I'm very well, thank you. 

How are you? 

I'm doing great. 

So where are we talking to you from today? 

I'm at home in Edinburgh, it's coming up to 08:15 in the morning. 

And what's the weather like in Edinburgh today? 

It looks okay. I'm looking out the window, it's clear. It's quite cold last night, but it looks like it's going to be Ok today. 

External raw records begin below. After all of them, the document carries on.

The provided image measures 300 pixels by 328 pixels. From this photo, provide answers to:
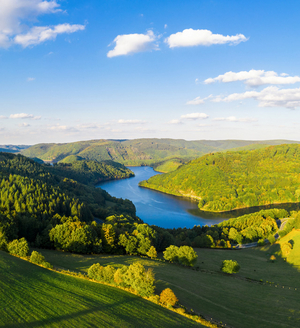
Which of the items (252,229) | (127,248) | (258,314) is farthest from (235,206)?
(258,314)

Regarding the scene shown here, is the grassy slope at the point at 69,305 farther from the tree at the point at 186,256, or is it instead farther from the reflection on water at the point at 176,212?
the reflection on water at the point at 176,212

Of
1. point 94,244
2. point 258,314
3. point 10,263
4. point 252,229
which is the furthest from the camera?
point 252,229

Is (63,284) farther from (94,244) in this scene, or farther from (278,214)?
(278,214)

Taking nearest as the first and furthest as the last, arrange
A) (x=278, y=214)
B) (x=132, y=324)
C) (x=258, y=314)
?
(x=132, y=324)
(x=258, y=314)
(x=278, y=214)

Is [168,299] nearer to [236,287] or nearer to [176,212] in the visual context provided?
[236,287]

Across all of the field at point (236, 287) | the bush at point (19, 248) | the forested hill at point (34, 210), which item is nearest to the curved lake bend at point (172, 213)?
the forested hill at point (34, 210)

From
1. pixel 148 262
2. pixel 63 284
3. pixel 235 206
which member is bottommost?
pixel 235 206
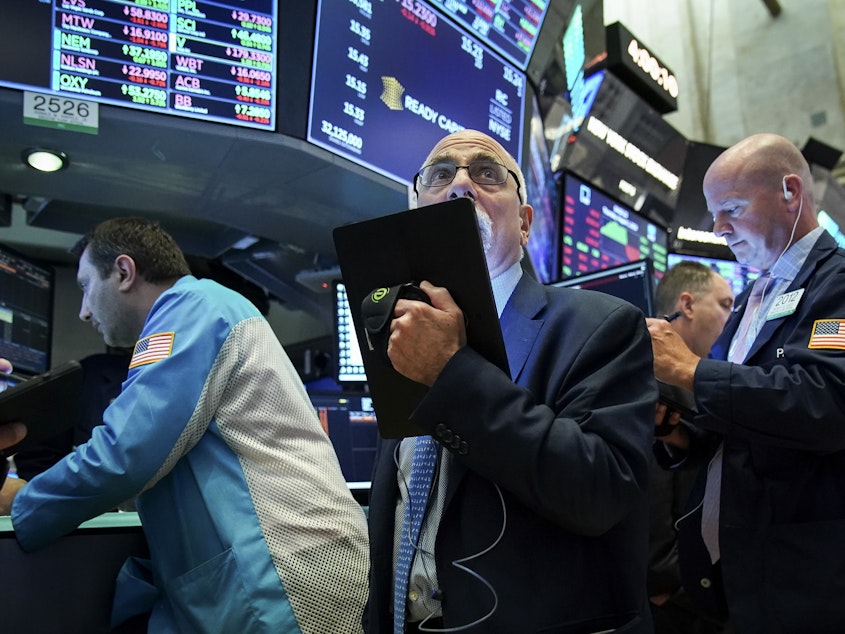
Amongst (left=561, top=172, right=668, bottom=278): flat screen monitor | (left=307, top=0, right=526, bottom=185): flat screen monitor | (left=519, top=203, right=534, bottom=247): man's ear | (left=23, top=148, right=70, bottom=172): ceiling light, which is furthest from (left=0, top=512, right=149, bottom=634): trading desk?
(left=561, top=172, right=668, bottom=278): flat screen monitor

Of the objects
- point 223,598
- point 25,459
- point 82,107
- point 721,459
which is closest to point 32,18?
point 82,107

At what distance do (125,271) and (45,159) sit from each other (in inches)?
42.7

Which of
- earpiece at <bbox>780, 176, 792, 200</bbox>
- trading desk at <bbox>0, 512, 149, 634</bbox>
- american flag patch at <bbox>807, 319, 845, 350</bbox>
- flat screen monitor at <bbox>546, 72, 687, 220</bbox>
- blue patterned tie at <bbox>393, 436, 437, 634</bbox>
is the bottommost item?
trading desk at <bbox>0, 512, 149, 634</bbox>

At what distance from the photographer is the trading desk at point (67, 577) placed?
65.3 inches

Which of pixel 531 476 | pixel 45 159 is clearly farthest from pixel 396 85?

It's a beautiful city that you live in there. 

Yeah. Love it very much. 

Now, I've been to Scotland quite a few times and I've seen you guys play before. Once in Sydney in 2003 at the Basement, which was a great gig for the World Cup. And then once at the Carling Academy in Glasgow in 2006. And the difference between those two gigs was amazing and that's what I wanted to start to talk about today is one was a sit down kind of dinner restaurant vibe and one was a 2000 thousand seat 100 year old theater in Glasgow that totally went off.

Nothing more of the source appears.